Il paraitrait que cet engouement ne serait que la réponse à une demande de la clientèle ! Aussi, les sommeliers des grandes tables de revoir leurs classiques, d’apprendre, de chercher à comprendre  (ça c’est un bon côté du boulot j’imagine) ces vins changeants, évoluants à grande vitesse dans le verre, mais aussi de convaincre les cuisiniers que cette approche n’est pas futile, « que le mariage entre les vins naturels et la haute gastronomie est fabuleux » (Xavier Bloch, sommelier).
Emmanuel Heydens (le Passeur de vin, GE), n’y va pas par quatre chemins : « Comme la haute gastronomie, les vins naturels se situent au sommet de la pyramide des goûts ». Dans son commerce, les vins naturels représentent 70 % du stock. Et de nous faire un récitatif des qualités de ces vins  : davantage de personnalité, d’acidité, de minéralité, des tanins plus délicats, et de conclure en apothéose : les vins naturels sont des vins vivants.

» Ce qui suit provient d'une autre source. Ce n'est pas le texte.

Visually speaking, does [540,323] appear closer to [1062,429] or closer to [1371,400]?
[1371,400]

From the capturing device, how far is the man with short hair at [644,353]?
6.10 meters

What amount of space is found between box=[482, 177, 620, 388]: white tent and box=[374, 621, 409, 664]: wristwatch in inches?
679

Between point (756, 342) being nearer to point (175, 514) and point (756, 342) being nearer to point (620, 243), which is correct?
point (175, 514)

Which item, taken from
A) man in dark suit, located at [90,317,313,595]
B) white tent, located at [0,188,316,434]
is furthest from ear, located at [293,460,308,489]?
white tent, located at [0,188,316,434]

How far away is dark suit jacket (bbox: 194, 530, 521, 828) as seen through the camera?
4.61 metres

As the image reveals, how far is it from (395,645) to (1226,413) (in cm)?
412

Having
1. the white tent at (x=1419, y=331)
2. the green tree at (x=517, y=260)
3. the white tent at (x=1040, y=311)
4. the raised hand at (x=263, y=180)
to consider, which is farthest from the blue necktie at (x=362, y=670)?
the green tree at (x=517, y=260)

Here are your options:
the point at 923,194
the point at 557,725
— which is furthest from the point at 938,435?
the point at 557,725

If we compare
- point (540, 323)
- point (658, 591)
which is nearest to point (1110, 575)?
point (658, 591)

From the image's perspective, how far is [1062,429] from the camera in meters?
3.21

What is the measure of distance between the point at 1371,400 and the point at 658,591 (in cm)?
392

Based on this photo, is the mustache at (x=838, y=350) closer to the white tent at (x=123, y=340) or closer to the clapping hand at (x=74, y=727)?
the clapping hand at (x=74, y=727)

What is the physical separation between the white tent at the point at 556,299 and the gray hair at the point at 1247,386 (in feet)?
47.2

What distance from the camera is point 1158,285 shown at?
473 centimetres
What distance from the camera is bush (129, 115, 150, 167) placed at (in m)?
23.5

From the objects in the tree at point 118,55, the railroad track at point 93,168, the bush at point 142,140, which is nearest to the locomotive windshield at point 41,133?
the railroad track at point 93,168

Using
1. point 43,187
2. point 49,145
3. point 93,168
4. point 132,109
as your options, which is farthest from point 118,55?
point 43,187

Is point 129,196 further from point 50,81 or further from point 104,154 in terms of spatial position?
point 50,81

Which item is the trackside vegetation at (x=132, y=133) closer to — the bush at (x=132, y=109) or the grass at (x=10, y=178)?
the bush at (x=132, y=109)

Toutes les grandes tables n’ont pas embrayé avec autant de conviction dans cette démarche :
Au Pont de Brent (sur les hauts de Montreux, Vaud) la sommellerie fait de la résistance. On préfère évoquer des vins de terroir élaborés dans un esprit de la Production Intégrée. Au Terminus, le restaurant de Didier de Courten, à Sierre (Valais), où nous avions réalisé voici près de trois ans un souper mémorable lors de la Rencontre Avec les Vins Valaisans (délicieux souvenir que je ne mettrai pas en ligne ici, en raison de son ancienneté), une entrée timide s’est faite récemment, avec deux vins. Mais sans conviction aucune. Je cite le sommelier : « Ces vins ne sont pas forcément synonymes de qualité, mais j’aime la démarche qui consiste à mettre moins de poison dans la terre. » Message reçu : on ira donc au Terminus pour les mets, que l’on accompagnera d’eau ou d’un vin choisi, mais de qualité douteuse…
 
laurent
 
sources : Le Temps du 13 mars 2009, un article de Madame Patricia Briel.